Hardware-Efficient Digital Autotuning for Integrated Switched-Mode Battery Chargers

• Published in: IEEE transactions on power electronics Vol. 39; no. 5; pp. 5041 - 5057
• Main Authors: Celikovic, Janko, Al-Hoor, Wisam, Kesterson, John, Arguello, Angel Maria Gomez, Abedinpour, Siamak, Corradini, Luca, Maksimovic, Dragan
• Format: Journal Article
• Language: English
• Published: New York IEEE 01.05.2024; The Institute of Electrical and Electronics Engineers, Inc. (IEEE)

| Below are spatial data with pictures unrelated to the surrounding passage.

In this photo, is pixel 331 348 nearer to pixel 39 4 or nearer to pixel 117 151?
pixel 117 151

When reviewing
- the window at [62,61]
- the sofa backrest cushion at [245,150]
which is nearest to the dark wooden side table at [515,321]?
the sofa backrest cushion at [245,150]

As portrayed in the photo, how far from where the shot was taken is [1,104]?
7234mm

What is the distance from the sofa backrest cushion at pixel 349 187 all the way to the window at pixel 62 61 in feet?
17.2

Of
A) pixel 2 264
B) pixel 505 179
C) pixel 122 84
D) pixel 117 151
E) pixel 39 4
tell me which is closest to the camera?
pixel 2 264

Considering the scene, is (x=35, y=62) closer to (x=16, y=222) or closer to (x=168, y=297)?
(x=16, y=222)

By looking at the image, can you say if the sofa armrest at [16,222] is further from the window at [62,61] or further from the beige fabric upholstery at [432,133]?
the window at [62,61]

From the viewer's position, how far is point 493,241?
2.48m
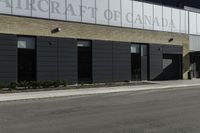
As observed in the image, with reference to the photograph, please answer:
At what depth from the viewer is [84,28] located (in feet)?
114

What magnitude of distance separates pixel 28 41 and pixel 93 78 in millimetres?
6817

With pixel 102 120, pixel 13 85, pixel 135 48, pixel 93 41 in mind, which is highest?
pixel 93 41

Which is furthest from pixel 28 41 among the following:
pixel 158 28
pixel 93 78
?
pixel 158 28

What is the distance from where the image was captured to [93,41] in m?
35.5

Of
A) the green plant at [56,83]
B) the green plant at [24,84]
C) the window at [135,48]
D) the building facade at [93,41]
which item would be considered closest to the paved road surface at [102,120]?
the green plant at [24,84]

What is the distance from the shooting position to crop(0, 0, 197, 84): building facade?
30.3m

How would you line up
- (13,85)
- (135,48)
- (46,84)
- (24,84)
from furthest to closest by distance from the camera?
(135,48), (46,84), (24,84), (13,85)

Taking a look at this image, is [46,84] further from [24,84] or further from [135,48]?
[135,48]

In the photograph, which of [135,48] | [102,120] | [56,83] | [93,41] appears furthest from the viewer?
[135,48]

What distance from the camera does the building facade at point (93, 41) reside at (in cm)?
3030

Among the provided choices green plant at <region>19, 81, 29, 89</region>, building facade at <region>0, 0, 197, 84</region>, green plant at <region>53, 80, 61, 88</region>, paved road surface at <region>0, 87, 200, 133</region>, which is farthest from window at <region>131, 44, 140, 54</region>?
paved road surface at <region>0, 87, 200, 133</region>

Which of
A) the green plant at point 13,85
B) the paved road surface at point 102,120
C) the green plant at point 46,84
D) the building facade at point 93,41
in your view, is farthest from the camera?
the building facade at point 93,41

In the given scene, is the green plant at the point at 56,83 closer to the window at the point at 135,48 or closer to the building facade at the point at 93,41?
the building facade at the point at 93,41

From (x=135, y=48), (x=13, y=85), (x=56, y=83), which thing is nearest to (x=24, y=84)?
(x=13, y=85)
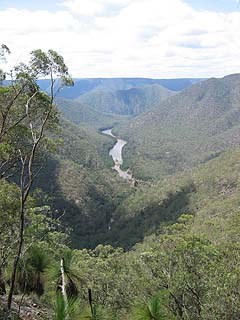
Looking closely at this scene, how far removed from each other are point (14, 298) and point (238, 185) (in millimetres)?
66333

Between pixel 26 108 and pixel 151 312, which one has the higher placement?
pixel 26 108

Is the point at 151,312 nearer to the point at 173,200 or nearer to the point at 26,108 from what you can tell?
the point at 26,108

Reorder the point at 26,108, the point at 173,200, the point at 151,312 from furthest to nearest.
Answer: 1. the point at 173,200
2. the point at 26,108
3. the point at 151,312

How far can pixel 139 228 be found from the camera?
273ft

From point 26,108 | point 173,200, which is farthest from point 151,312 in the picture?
point 173,200

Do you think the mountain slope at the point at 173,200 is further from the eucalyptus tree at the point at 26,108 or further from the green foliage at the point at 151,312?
the green foliage at the point at 151,312

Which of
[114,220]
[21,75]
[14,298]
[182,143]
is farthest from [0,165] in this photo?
[182,143]

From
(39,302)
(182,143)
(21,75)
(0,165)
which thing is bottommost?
(182,143)

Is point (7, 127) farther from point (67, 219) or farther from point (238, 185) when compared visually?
point (67, 219)

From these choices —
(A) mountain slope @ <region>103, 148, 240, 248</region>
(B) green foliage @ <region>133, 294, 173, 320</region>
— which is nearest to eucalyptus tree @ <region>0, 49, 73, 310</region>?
(B) green foliage @ <region>133, 294, 173, 320</region>

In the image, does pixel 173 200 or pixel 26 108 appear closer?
pixel 26 108

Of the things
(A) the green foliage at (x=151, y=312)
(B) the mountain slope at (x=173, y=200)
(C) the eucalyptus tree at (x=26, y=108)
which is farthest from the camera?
(B) the mountain slope at (x=173, y=200)

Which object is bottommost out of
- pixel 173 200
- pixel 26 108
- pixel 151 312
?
pixel 173 200

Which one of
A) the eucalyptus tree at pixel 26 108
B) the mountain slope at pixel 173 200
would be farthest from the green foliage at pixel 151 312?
the mountain slope at pixel 173 200
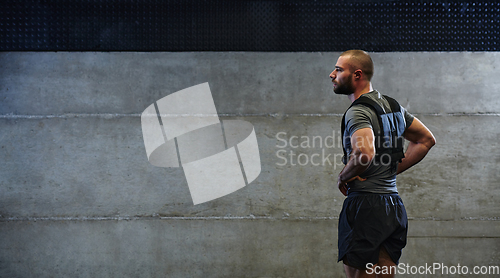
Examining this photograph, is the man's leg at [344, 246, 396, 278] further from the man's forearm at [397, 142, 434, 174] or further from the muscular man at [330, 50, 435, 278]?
the man's forearm at [397, 142, 434, 174]

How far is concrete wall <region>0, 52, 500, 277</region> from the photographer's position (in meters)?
2.78

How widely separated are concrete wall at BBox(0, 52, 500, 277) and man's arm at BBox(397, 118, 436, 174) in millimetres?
889

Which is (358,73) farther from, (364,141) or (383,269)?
(383,269)

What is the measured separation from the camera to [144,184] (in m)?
2.79

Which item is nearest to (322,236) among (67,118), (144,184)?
(144,184)

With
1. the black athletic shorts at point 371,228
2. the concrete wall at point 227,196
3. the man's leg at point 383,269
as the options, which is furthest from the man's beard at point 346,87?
the concrete wall at point 227,196

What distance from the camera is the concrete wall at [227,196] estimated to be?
278 centimetres

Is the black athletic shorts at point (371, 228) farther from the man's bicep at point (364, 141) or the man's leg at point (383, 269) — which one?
the man's bicep at point (364, 141)
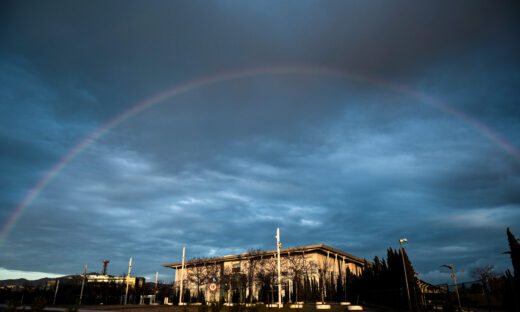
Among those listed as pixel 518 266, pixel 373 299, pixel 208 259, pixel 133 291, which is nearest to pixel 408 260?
pixel 373 299

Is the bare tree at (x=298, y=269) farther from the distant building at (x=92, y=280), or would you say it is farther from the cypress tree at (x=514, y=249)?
the distant building at (x=92, y=280)

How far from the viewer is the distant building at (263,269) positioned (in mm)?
55125

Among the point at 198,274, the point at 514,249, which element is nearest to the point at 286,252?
the point at 198,274

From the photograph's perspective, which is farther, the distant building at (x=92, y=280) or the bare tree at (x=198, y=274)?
the distant building at (x=92, y=280)

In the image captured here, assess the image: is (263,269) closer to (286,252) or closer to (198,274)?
(286,252)

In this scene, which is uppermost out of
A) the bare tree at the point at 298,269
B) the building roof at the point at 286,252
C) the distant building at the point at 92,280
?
the building roof at the point at 286,252

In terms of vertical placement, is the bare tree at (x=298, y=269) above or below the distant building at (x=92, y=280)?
above

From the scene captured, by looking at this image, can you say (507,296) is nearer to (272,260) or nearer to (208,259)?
(272,260)

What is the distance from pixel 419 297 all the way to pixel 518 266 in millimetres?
12276

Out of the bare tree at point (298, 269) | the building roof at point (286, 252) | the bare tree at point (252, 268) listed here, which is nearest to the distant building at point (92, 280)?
the building roof at point (286, 252)

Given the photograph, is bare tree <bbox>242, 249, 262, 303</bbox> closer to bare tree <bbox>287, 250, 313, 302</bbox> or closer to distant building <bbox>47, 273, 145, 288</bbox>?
bare tree <bbox>287, 250, 313, 302</bbox>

• Subjects: Algorithms; Autotuning; Batteries; Battery chargers; Charging; Control systems; coordinate rotation digital computer (CORDIC); current-mode (CM) control; digital pulsewidth modulation control; Field programmable gate arrays; field-programmable gate array (FPGA); Frequency modulation; Hardware; Perturbation methods; phase margin (PM); Process control; quadrature projections; Quadratures; Signal processing; single-tone injection; switched-mode converters; System identification; Tuning; Voltage control
• ISSN: 0885-8993; 1941-0107
• DOI: 10.1109/TPEL.2023.3342152

Parameter variations and unpredictable operating environments heavily impact the control performance of battery chargers in mobile device applications. To address this challenge, a comprehensive and simple autotuning system has been developed. The autotuning algorithm presented in this work aims to maximize the crossover frequency of the control loop while maintaining stability margins. The key innovations behind this approach are the use of a single-tone injection, single-node measurement, and the decomposition of the response signal into in-phase and quadrature projections. This autotuning approach results in significant savings in computational hardware resources, as it requires virtually no memory and has a low number of signal processing components. The effectiveness of the algorithm has been experimentally verified on a field-programmable gate array (FPGA)-based controller and demonstrated on an integrated battery charger prototype. The proposed autotuning algorithm is only 73% larger than the standard proportional-integral control system and consumes just 3.2% resources of the FPGA chip (Cyclone V with 15 880 adaptive logic modules).